Hence pricing SaaS to sit below team credit card spend limit helps.
That's when polished, 'tasteful' and usable software should win.
I think the UX and design of Jira and the rest of the Atlassian tools is pretty good. It's reasonably clean and consistent while being customisable as required.
If anything, I'd use Jira as an example of what enterprise software should be like! It's hardly perfect, but I s better than almost every other non-tech-oriented SaaS I've used.
I think it's the enterprisey configurability really. A lot of the instances I've had to use were confusing messes with local OK parts, I wouldn't be surprised if some combination of configuration yielded much better usability.
Bugzilla is obviously very ugly (and directly out of the 1990s) but it does work pretty well and it's fairly logical to use.
When JIRA started it was beautiful when compared to other available options (bugzilla, for example). JIRA's UI was a major competitive advantage in the beginning. These days, it looks and feels terrible, IMHO.
Unfortunately the mandated apps the company uses are still going to be pretty shitty as long as they are selling those to management instead of the teams.

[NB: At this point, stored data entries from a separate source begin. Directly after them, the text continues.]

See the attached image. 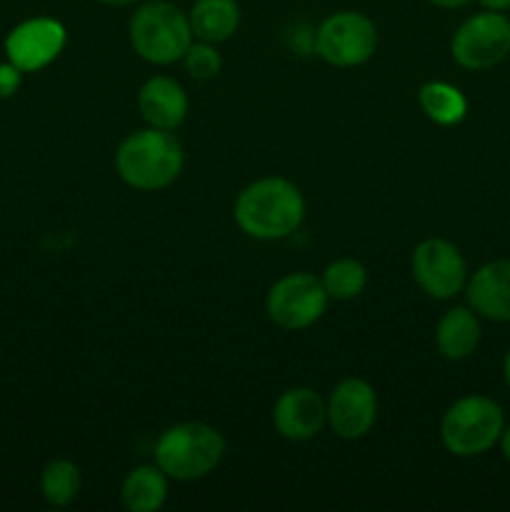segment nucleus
Masks as SVG:
<instances>
[{"label": "nucleus", "mask_w": 510, "mask_h": 512, "mask_svg": "<svg viewBox=\"0 0 510 512\" xmlns=\"http://www.w3.org/2000/svg\"><path fill=\"white\" fill-rule=\"evenodd\" d=\"M233 218L248 238L263 243L285 240L303 225L305 198L293 180L268 175L240 190L233 205Z\"/></svg>", "instance_id": "obj_1"}, {"label": "nucleus", "mask_w": 510, "mask_h": 512, "mask_svg": "<svg viewBox=\"0 0 510 512\" xmlns=\"http://www.w3.org/2000/svg\"><path fill=\"white\" fill-rule=\"evenodd\" d=\"M185 168V150L170 130L143 128L130 133L115 153V173L128 188L158 193L170 188Z\"/></svg>", "instance_id": "obj_2"}, {"label": "nucleus", "mask_w": 510, "mask_h": 512, "mask_svg": "<svg viewBox=\"0 0 510 512\" xmlns=\"http://www.w3.org/2000/svg\"><path fill=\"white\" fill-rule=\"evenodd\" d=\"M155 465L168 478L190 483L213 473L225 458V438L213 425L200 420L170 425L160 433L153 448Z\"/></svg>", "instance_id": "obj_3"}, {"label": "nucleus", "mask_w": 510, "mask_h": 512, "mask_svg": "<svg viewBox=\"0 0 510 512\" xmlns=\"http://www.w3.org/2000/svg\"><path fill=\"white\" fill-rule=\"evenodd\" d=\"M128 40L135 55L145 63L173 65L183 60L195 38L188 15L178 5L168 0H148L130 15Z\"/></svg>", "instance_id": "obj_4"}, {"label": "nucleus", "mask_w": 510, "mask_h": 512, "mask_svg": "<svg viewBox=\"0 0 510 512\" xmlns=\"http://www.w3.org/2000/svg\"><path fill=\"white\" fill-rule=\"evenodd\" d=\"M505 413L488 395L458 398L440 420V440L455 458H478L498 445Z\"/></svg>", "instance_id": "obj_5"}, {"label": "nucleus", "mask_w": 510, "mask_h": 512, "mask_svg": "<svg viewBox=\"0 0 510 512\" xmlns=\"http://www.w3.org/2000/svg\"><path fill=\"white\" fill-rule=\"evenodd\" d=\"M378 50V28L358 10H338L315 30V53L333 68H358Z\"/></svg>", "instance_id": "obj_6"}, {"label": "nucleus", "mask_w": 510, "mask_h": 512, "mask_svg": "<svg viewBox=\"0 0 510 512\" xmlns=\"http://www.w3.org/2000/svg\"><path fill=\"white\" fill-rule=\"evenodd\" d=\"M328 293L313 273H288L275 280L265 298L270 323L283 330H308L328 310Z\"/></svg>", "instance_id": "obj_7"}, {"label": "nucleus", "mask_w": 510, "mask_h": 512, "mask_svg": "<svg viewBox=\"0 0 510 512\" xmlns=\"http://www.w3.org/2000/svg\"><path fill=\"white\" fill-rule=\"evenodd\" d=\"M450 55L465 70H490L510 55V18L498 10L470 15L450 40Z\"/></svg>", "instance_id": "obj_8"}, {"label": "nucleus", "mask_w": 510, "mask_h": 512, "mask_svg": "<svg viewBox=\"0 0 510 512\" xmlns=\"http://www.w3.org/2000/svg\"><path fill=\"white\" fill-rule=\"evenodd\" d=\"M415 285L433 300H453L468 283V263L455 243L445 238H425L410 258Z\"/></svg>", "instance_id": "obj_9"}, {"label": "nucleus", "mask_w": 510, "mask_h": 512, "mask_svg": "<svg viewBox=\"0 0 510 512\" xmlns=\"http://www.w3.org/2000/svg\"><path fill=\"white\" fill-rule=\"evenodd\" d=\"M68 43V30L60 20L38 15L15 25L5 35V58L23 73H38L48 68Z\"/></svg>", "instance_id": "obj_10"}, {"label": "nucleus", "mask_w": 510, "mask_h": 512, "mask_svg": "<svg viewBox=\"0 0 510 512\" xmlns=\"http://www.w3.org/2000/svg\"><path fill=\"white\" fill-rule=\"evenodd\" d=\"M325 415L333 433L343 440H360L375 428L378 395L363 378H345L325 400Z\"/></svg>", "instance_id": "obj_11"}, {"label": "nucleus", "mask_w": 510, "mask_h": 512, "mask_svg": "<svg viewBox=\"0 0 510 512\" xmlns=\"http://www.w3.org/2000/svg\"><path fill=\"white\" fill-rule=\"evenodd\" d=\"M328 423L325 400L313 388H288L273 405V425L280 438L290 443H308L318 438Z\"/></svg>", "instance_id": "obj_12"}, {"label": "nucleus", "mask_w": 510, "mask_h": 512, "mask_svg": "<svg viewBox=\"0 0 510 512\" xmlns=\"http://www.w3.org/2000/svg\"><path fill=\"white\" fill-rule=\"evenodd\" d=\"M465 298L480 318L510 323V260H490L468 275Z\"/></svg>", "instance_id": "obj_13"}, {"label": "nucleus", "mask_w": 510, "mask_h": 512, "mask_svg": "<svg viewBox=\"0 0 510 512\" xmlns=\"http://www.w3.org/2000/svg\"><path fill=\"white\" fill-rule=\"evenodd\" d=\"M188 93L183 85L170 75H153L143 83L138 90V110L140 118L150 125V128L160 130H175L185 123L188 118Z\"/></svg>", "instance_id": "obj_14"}, {"label": "nucleus", "mask_w": 510, "mask_h": 512, "mask_svg": "<svg viewBox=\"0 0 510 512\" xmlns=\"http://www.w3.org/2000/svg\"><path fill=\"white\" fill-rule=\"evenodd\" d=\"M480 345V315L473 308L455 305L435 325V348L450 363L470 358Z\"/></svg>", "instance_id": "obj_15"}, {"label": "nucleus", "mask_w": 510, "mask_h": 512, "mask_svg": "<svg viewBox=\"0 0 510 512\" xmlns=\"http://www.w3.org/2000/svg\"><path fill=\"white\" fill-rule=\"evenodd\" d=\"M195 40L220 45L240 28L238 0H195L188 13Z\"/></svg>", "instance_id": "obj_16"}, {"label": "nucleus", "mask_w": 510, "mask_h": 512, "mask_svg": "<svg viewBox=\"0 0 510 512\" xmlns=\"http://www.w3.org/2000/svg\"><path fill=\"white\" fill-rule=\"evenodd\" d=\"M120 500L130 512H155L168 500V475L158 465H138L125 475Z\"/></svg>", "instance_id": "obj_17"}, {"label": "nucleus", "mask_w": 510, "mask_h": 512, "mask_svg": "<svg viewBox=\"0 0 510 512\" xmlns=\"http://www.w3.org/2000/svg\"><path fill=\"white\" fill-rule=\"evenodd\" d=\"M418 105L430 123L440 128H453L463 123L468 115V100L460 88L445 83V80H430L418 90Z\"/></svg>", "instance_id": "obj_18"}, {"label": "nucleus", "mask_w": 510, "mask_h": 512, "mask_svg": "<svg viewBox=\"0 0 510 512\" xmlns=\"http://www.w3.org/2000/svg\"><path fill=\"white\" fill-rule=\"evenodd\" d=\"M80 485H83V478L73 460H50L40 473V495L53 508H68L70 503H75Z\"/></svg>", "instance_id": "obj_19"}, {"label": "nucleus", "mask_w": 510, "mask_h": 512, "mask_svg": "<svg viewBox=\"0 0 510 512\" xmlns=\"http://www.w3.org/2000/svg\"><path fill=\"white\" fill-rule=\"evenodd\" d=\"M320 283L330 300H355L368 285V268L355 258H338L323 270Z\"/></svg>", "instance_id": "obj_20"}, {"label": "nucleus", "mask_w": 510, "mask_h": 512, "mask_svg": "<svg viewBox=\"0 0 510 512\" xmlns=\"http://www.w3.org/2000/svg\"><path fill=\"white\" fill-rule=\"evenodd\" d=\"M183 63L190 78L195 80H213L223 68V58H220L218 48L213 43H203V40H198V43L185 50Z\"/></svg>", "instance_id": "obj_21"}, {"label": "nucleus", "mask_w": 510, "mask_h": 512, "mask_svg": "<svg viewBox=\"0 0 510 512\" xmlns=\"http://www.w3.org/2000/svg\"><path fill=\"white\" fill-rule=\"evenodd\" d=\"M20 85H23V70L10 63V60L0 63V100L13 98Z\"/></svg>", "instance_id": "obj_22"}, {"label": "nucleus", "mask_w": 510, "mask_h": 512, "mask_svg": "<svg viewBox=\"0 0 510 512\" xmlns=\"http://www.w3.org/2000/svg\"><path fill=\"white\" fill-rule=\"evenodd\" d=\"M498 445H500V453H503V458L510 463V425H505L503 428Z\"/></svg>", "instance_id": "obj_23"}, {"label": "nucleus", "mask_w": 510, "mask_h": 512, "mask_svg": "<svg viewBox=\"0 0 510 512\" xmlns=\"http://www.w3.org/2000/svg\"><path fill=\"white\" fill-rule=\"evenodd\" d=\"M428 3H433L435 8H443V10H458L463 8V5H468L470 0H428Z\"/></svg>", "instance_id": "obj_24"}, {"label": "nucleus", "mask_w": 510, "mask_h": 512, "mask_svg": "<svg viewBox=\"0 0 510 512\" xmlns=\"http://www.w3.org/2000/svg\"><path fill=\"white\" fill-rule=\"evenodd\" d=\"M485 10H498V13H505L510 10V0H478Z\"/></svg>", "instance_id": "obj_25"}, {"label": "nucleus", "mask_w": 510, "mask_h": 512, "mask_svg": "<svg viewBox=\"0 0 510 512\" xmlns=\"http://www.w3.org/2000/svg\"><path fill=\"white\" fill-rule=\"evenodd\" d=\"M98 3L115 5V8H125V5H133V3H138V0H98Z\"/></svg>", "instance_id": "obj_26"}, {"label": "nucleus", "mask_w": 510, "mask_h": 512, "mask_svg": "<svg viewBox=\"0 0 510 512\" xmlns=\"http://www.w3.org/2000/svg\"><path fill=\"white\" fill-rule=\"evenodd\" d=\"M503 378H505V385L510 388V350L505 353V360H503Z\"/></svg>", "instance_id": "obj_27"}, {"label": "nucleus", "mask_w": 510, "mask_h": 512, "mask_svg": "<svg viewBox=\"0 0 510 512\" xmlns=\"http://www.w3.org/2000/svg\"><path fill=\"white\" fill-rule=\"evenodd\" d=\"M0 360H3V350H0Z\"/></svg>", "instance_id": "obj_28"}]
</instances>
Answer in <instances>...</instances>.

For instance, the example with the home button immediately reminded me of Sharepoint.
What's safer than imitating SP in the corporate hegemony? (bland, overcomplex for its purpose, incredibly frustrating workflows)
Could someone tell me exactly what was wrong with the home icon in the top corner? I'm not defending the design - it looks like crap, but I couldn't put my finger on why that particular bit was wrong. There's a home icon top left in my browser as I type this.
Hence pricing SaaS to sit below team credit card spend limit helps.
That's when polished, 'tasteful' and usable software should win.